Different ways to foster partnership
Letting the doctor do some of the heavy lifting is not the same thing as passivity. Intriguingly, the study of elderly patients suggests that positing the physician as navigator may be “a subtler form of participation that is intended to be respectful of health care providers and intended to foster partnerships with them.”
One variable the study doesn’t capture is the influence of adult children. That concierge doctor my father chose was of no use in trying to find home care aides or an independent living facility or, in the opinion of my siblings and me, in a lot of other areas. So we eventually persuaded our dad to switch to a different concierge physician at a different practice who was a lot better partner.

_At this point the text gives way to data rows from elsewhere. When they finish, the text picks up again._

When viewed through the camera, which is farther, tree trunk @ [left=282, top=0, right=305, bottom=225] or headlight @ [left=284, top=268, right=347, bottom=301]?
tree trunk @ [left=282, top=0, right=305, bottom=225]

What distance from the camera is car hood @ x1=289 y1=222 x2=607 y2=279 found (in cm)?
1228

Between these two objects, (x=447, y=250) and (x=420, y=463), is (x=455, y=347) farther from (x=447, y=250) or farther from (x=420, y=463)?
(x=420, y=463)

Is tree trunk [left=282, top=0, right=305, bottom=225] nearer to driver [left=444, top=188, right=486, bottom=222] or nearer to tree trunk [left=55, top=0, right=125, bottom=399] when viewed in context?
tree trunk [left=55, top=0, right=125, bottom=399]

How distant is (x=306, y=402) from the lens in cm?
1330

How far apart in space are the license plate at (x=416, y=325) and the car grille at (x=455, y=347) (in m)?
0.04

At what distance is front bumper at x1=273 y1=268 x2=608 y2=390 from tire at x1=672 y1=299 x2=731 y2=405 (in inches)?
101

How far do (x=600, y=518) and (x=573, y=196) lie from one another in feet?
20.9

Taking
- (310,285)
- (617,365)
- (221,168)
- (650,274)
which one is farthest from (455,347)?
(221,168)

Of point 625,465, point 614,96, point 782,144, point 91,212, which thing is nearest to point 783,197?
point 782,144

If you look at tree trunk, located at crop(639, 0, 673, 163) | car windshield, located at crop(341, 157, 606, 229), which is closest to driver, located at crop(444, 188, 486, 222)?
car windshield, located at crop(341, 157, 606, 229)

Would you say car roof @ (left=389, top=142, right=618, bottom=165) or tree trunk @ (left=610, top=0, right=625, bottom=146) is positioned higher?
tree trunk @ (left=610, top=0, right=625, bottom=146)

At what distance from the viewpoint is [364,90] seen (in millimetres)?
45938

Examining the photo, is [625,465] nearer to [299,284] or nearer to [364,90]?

Meanwhile, the elderly population itself will increasingly feel the influence of the Baby Boomers. The recent annual conference of the Society for Participatory Medicine (SPM) honored a 68-year old cancer survivor known internationally for his advocacy of patient empowerment, online information and a relationship of equals between doctors and patients. E-patient Dave,the preferred moniker of Dave deBronkart, was recognized along with the primary care physician who helped him find the online information central to his survival, Dr. Danny Sands.
Patient autonomy vs. physician as advocate doesn’t have to be an either/or proposition.Complexity and nuance are what give the clinician-patient relationship texture and richness.